━━ SOURCE MATERIAL
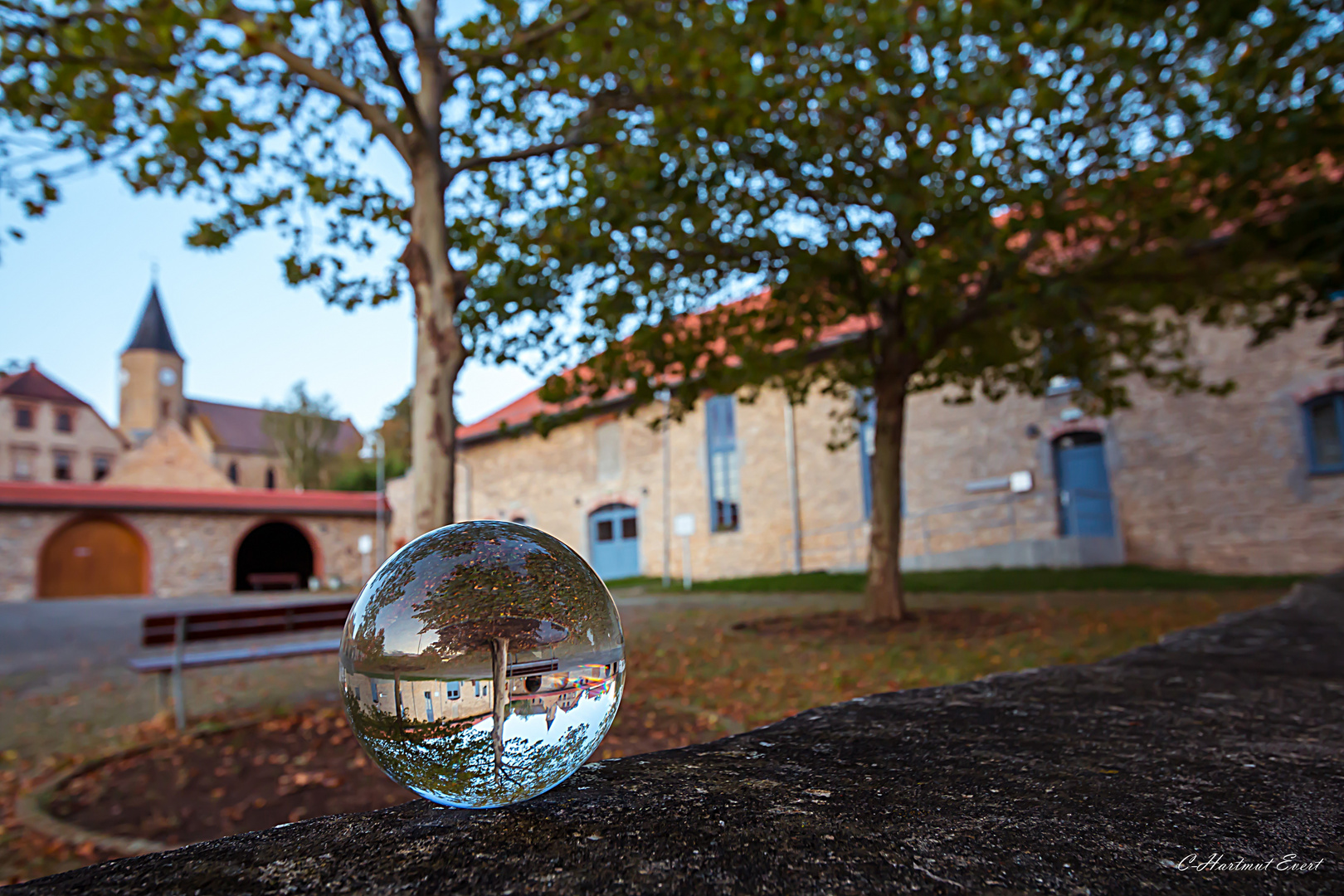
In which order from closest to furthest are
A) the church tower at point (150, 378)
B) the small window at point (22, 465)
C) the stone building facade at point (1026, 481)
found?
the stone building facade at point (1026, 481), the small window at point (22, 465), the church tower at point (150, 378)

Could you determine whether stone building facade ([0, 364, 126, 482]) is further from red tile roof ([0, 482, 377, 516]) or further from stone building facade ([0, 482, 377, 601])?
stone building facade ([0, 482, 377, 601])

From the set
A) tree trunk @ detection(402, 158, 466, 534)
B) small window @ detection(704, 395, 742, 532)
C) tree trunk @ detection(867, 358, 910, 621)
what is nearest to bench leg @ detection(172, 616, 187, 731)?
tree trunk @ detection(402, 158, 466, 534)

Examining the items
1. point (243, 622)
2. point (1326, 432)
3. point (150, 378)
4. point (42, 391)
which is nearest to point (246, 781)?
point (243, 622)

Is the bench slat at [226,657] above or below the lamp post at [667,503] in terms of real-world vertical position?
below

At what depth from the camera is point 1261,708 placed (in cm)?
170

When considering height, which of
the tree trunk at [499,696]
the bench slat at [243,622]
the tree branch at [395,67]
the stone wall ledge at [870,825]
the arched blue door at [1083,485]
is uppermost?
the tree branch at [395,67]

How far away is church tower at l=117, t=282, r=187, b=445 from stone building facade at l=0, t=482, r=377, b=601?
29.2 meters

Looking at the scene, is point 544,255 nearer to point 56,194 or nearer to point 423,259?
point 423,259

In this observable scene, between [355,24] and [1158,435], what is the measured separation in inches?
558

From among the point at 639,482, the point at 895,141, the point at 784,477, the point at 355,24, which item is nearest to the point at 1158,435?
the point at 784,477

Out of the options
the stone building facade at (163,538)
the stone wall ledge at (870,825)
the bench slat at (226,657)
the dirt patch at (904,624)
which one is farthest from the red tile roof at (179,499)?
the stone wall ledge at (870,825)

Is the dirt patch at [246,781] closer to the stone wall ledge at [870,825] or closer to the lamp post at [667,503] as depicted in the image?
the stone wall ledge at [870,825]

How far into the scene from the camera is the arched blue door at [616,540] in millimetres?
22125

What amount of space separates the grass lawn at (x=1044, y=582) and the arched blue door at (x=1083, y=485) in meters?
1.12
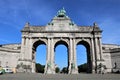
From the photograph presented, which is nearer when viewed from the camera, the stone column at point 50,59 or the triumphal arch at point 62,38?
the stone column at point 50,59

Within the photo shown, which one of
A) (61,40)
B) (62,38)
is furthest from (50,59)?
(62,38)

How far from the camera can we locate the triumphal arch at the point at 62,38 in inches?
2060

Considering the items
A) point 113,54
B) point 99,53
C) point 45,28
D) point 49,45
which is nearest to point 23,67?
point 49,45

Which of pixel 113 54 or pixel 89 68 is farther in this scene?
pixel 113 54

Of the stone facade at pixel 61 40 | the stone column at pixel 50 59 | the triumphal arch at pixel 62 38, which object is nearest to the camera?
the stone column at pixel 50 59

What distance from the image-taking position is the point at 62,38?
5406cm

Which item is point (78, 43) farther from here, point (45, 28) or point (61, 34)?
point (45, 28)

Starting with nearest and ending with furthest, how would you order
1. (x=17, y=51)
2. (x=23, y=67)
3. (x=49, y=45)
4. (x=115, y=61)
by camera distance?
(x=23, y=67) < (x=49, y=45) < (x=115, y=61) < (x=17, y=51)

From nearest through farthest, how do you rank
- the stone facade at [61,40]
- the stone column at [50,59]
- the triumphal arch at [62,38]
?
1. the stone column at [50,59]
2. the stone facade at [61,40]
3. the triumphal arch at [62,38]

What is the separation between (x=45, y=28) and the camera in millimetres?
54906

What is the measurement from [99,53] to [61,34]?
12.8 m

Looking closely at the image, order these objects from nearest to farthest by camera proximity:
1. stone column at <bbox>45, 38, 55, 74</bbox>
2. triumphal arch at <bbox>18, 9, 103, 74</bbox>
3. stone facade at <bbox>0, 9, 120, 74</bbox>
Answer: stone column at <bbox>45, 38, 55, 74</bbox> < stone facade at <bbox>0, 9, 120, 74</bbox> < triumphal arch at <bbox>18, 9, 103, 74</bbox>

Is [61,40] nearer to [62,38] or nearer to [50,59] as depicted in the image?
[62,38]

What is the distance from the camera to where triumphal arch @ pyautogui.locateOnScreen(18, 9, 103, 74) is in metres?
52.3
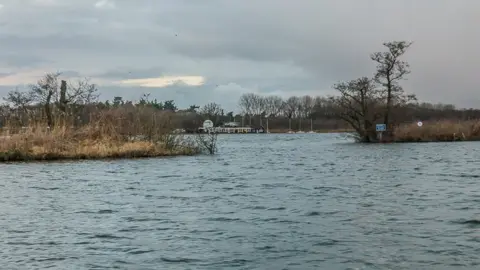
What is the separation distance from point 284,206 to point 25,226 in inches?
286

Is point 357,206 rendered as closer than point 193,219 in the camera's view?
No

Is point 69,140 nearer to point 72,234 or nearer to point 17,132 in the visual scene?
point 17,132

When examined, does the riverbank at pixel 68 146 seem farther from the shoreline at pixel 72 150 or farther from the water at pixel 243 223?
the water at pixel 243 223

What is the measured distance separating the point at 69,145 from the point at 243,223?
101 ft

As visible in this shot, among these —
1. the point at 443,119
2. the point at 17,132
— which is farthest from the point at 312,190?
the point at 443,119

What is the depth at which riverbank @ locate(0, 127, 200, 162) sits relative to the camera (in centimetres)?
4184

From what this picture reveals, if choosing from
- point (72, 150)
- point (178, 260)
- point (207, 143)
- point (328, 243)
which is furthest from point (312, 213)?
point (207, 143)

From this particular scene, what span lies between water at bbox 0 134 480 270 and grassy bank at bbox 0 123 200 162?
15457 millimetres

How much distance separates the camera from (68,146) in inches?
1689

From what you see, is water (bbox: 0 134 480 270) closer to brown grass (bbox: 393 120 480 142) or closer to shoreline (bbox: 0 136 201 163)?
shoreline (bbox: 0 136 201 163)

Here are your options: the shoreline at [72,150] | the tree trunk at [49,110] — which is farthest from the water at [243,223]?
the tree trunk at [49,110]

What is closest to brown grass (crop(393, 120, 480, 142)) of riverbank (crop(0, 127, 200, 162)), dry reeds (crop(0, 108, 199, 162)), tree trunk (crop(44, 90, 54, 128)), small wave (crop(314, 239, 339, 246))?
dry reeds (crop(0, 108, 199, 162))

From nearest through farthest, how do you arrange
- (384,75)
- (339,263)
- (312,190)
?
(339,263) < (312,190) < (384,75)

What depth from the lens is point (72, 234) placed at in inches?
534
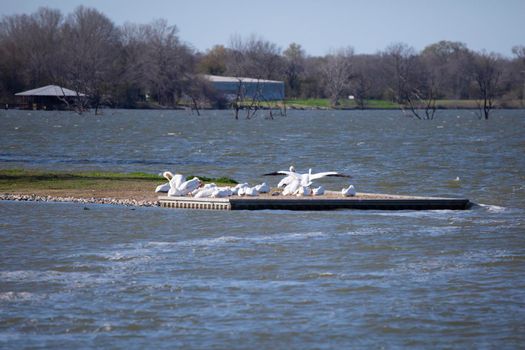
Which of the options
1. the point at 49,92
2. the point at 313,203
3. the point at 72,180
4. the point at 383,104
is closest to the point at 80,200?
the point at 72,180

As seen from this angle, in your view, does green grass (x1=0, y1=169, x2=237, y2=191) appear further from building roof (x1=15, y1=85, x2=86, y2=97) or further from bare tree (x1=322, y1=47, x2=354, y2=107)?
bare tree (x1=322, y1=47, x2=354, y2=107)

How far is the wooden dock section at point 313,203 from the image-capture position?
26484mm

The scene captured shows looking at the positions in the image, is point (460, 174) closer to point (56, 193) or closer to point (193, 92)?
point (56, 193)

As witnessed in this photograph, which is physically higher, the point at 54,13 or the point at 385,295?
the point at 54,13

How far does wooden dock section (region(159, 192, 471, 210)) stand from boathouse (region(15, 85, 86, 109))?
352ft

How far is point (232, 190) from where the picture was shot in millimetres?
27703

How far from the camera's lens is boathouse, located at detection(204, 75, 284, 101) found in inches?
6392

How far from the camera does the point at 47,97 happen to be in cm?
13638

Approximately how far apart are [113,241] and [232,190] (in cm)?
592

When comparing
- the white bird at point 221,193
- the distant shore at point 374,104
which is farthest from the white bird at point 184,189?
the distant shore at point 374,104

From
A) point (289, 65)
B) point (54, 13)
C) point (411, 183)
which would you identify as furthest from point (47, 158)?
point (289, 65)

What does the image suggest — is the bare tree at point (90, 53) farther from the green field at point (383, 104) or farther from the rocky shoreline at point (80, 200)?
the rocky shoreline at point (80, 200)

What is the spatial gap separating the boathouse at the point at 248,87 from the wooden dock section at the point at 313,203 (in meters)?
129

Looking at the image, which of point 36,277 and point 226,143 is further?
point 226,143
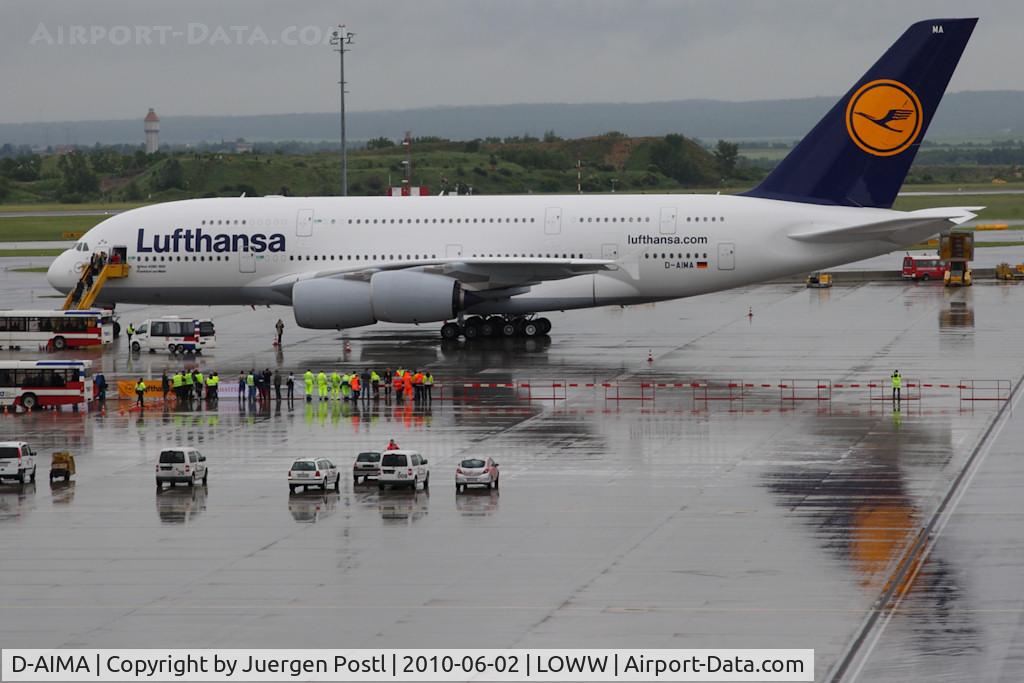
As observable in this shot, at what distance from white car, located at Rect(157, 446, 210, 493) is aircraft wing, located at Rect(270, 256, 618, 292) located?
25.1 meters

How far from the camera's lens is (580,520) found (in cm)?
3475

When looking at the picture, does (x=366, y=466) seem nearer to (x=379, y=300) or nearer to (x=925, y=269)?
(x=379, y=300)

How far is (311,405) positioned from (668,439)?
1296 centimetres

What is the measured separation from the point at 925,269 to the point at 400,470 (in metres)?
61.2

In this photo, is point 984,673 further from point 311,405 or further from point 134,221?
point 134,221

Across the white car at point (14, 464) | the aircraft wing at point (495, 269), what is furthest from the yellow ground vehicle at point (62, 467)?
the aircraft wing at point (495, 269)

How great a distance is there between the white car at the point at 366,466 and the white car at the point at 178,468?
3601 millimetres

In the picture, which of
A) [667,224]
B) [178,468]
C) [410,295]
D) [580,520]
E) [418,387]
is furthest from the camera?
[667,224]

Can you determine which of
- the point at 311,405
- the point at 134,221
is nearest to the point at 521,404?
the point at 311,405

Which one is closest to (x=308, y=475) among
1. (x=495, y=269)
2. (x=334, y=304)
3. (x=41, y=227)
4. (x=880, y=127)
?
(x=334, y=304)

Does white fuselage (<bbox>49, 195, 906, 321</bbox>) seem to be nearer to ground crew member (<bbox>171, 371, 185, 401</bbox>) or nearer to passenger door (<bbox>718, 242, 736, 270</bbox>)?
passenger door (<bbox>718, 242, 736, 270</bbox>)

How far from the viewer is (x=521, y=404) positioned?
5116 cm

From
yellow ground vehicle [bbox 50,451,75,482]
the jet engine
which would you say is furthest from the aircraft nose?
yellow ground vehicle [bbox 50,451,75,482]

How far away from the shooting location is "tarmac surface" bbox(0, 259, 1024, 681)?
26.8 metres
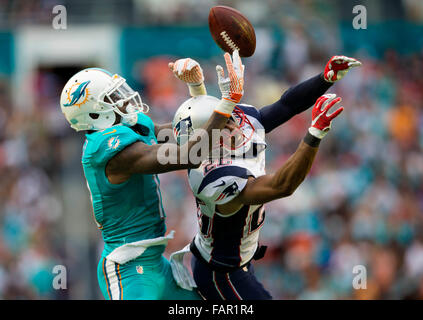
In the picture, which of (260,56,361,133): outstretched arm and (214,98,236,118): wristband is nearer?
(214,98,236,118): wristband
━━━━
Echo the entries from the line containing "How far away from" through the end of the entries, leaving out the pictures.

How far away from the shooting location is "tarmac surface" bbox(0, 259, 1024, 681)?
26.8 metres
In the picture, which of (260,56,361,133): outstretched arm and (214,98,236,118): wristband is nearer?
(214,98,236,118): wristband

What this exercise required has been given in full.